The Wonderland Trail is generally accessible to backpackers from late July through the end of September. Depending on the snowfall levels from the previous winter and the arrival of the autumn storms, this window can shift from year to year. It is best to evaluate the snow levels in early March before you apply for your reservation. A good resource is the latest USDA Natural Resources Conservation Service Mountain Snowpack Map.
Annual Snowfall at Mount Rainier National Park
The Wonderland Trail is inaccessible much of the year. Mount Rainier lies front and center in the path of the jet stream which carries incredible amounts of precipitation in from the Pacific Ocean. Above a few thousand feet, this precipitation comes down as snow – so much so that many trees are completely buried each year. Over fifty feet of snow falls on average annually at the Paradise ranger station. Paradise claims to have the highest annual snowfall for any measuring-station in the world, the record being over ninety feet – suffice to say, much of the Wonderland Trail is under snow until late July and sometimes even August.
El Nino Seasonal Oscillation
The snows typically return in October, but depending on the El Nino/La Nina Seasonal Oscillation, this won’t always be the case. During a La Nina year, rainfall is statistically higher in the summer. Rainfall at sea level does not always mean rain at the higher elevations. Stories abound of late-summer snowstorms. In the 1980′s my father once had to wait out a snowstorm for two days on the Wonderland towards the end of summer. He always packed extra tea, fuel, food, and reading material for those occasions.

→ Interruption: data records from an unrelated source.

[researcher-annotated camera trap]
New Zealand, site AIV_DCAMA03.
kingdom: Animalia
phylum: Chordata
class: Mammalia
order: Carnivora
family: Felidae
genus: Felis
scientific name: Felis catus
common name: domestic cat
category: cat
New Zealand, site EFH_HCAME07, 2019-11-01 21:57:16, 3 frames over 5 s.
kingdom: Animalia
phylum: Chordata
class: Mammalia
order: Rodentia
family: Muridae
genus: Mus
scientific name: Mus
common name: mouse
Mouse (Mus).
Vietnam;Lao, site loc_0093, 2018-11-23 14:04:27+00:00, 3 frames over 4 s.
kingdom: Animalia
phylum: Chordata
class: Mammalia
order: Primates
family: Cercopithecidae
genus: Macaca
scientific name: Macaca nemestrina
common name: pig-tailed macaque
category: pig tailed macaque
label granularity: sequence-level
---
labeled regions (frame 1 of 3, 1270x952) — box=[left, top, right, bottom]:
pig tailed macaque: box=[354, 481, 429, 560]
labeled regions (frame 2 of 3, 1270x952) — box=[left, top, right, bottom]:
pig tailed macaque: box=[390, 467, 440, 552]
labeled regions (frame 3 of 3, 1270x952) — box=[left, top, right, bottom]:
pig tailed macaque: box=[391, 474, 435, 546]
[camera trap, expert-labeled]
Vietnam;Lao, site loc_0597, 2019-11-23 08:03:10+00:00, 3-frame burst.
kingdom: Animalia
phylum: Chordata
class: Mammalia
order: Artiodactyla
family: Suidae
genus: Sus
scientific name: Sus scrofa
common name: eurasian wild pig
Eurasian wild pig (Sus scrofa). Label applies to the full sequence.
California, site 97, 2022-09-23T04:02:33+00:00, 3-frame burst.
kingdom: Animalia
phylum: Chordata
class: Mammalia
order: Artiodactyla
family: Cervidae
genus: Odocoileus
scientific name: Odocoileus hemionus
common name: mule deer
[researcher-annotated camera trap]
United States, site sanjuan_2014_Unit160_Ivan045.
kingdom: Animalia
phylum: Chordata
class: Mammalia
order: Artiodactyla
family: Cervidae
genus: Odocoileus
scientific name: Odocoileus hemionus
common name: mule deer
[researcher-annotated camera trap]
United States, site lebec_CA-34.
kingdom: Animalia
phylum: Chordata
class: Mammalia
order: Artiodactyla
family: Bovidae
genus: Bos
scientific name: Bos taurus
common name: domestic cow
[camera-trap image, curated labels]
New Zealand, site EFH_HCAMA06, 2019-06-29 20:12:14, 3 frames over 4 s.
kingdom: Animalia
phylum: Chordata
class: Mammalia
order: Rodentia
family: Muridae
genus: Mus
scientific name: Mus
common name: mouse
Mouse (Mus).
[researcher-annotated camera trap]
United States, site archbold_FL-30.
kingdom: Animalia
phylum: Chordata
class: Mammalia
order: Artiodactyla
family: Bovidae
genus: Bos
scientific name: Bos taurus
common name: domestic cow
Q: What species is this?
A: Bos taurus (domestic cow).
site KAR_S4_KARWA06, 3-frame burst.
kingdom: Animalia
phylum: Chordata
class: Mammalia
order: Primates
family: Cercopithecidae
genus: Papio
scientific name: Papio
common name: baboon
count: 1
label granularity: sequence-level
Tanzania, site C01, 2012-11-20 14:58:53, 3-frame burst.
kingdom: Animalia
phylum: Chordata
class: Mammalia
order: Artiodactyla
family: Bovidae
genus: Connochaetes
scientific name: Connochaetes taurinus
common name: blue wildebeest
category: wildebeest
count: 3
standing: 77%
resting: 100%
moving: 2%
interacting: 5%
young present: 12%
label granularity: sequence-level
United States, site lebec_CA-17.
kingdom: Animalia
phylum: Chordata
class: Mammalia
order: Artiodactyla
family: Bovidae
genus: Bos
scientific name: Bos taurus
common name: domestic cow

It is most-practical to hike the entire route in August or early September. I recommend September for a number of reasons: easier river crossings, fewer insects, lower temperatures, better trail conditions, and fewer hikers in general after Labor Day. September averages a few more rainy days each year than August, but nearly twice the rainfall. Regardless of the time of year, be prepared for rain. In mid September of 2009, I met a number of downtrodden hikers who had spent almost their entire trip hiking in the rain.
Firstly, when snowmelt is at its fastest in early summer, last year’s log bridges are prone to being swept downstream as streams overflow their banks. Every few years trail crews have to go in and install new log bridges on a number of big streams. These installations usually aren’t made until the water levels drop to manageable levels, so if you plan to hike in July, you’re likely to find yourself making some hairy fords. Problem crossings can include the Nisqually River, Kautz and Pyramid Creeks, the south and north forks of the Mowich River, and the west fork of White River. Towards the end of summer, these will probably all be spanned by log bridges with handrails, and the water levels are such that they can be safely forded.
Wildflowers and mosquitoes
Mosquitoes and other insects hatch in the moist soil next the receding snow line. That means that in late July and early August you have an opportunity to test your sanity against an army of bugs whose lives depend on a blood meal. In some places, it can be nearly unbearable. I once hiked the trail in the last week of July and was subjected to a few inconveniences, the largest one being the insects with a taste for stinky hiker. I have never been in worse mosquito conditions than on the west side of the mountain, right along the melting snowline.
Fortunately in late August and early September, the mosquito populations die down as the soil dries out and the nights become cooler. The later you can push your trip the less you will have to deal with mosquitoes. Unfortunately, if you want to see the wildflower meadows in full bloom, you have to come in August when it’s mosquito Mardi Gras. Pushing all wilderness fashion aside, you should consider bringing a mosquito hat, long sleeves and pants if you’re traveling early in the season.
Route Finding above the snowline
Another problem with hiking too early in the season is route finding. In my above-mentioned trip, Panhandle Gap at 6,750 feet was still under snow in late July. Even with great visibility, cross country travel with map and compass can be nerve-wracking if you’re unfamiliar with the territory. In addition, crossing snowfields on steep hillsides can be slow going – especially if you don’t have trekking poles.
In mid to late September the conditions are most-likely to be at their very best. The insects are largely gone, the daytime temperatures are typically mild, and the trail will be groomed, bare, and dry. Just be sure to bring a warm down jacket and gloves for chilly mornings, and be prepared for a few days of rain.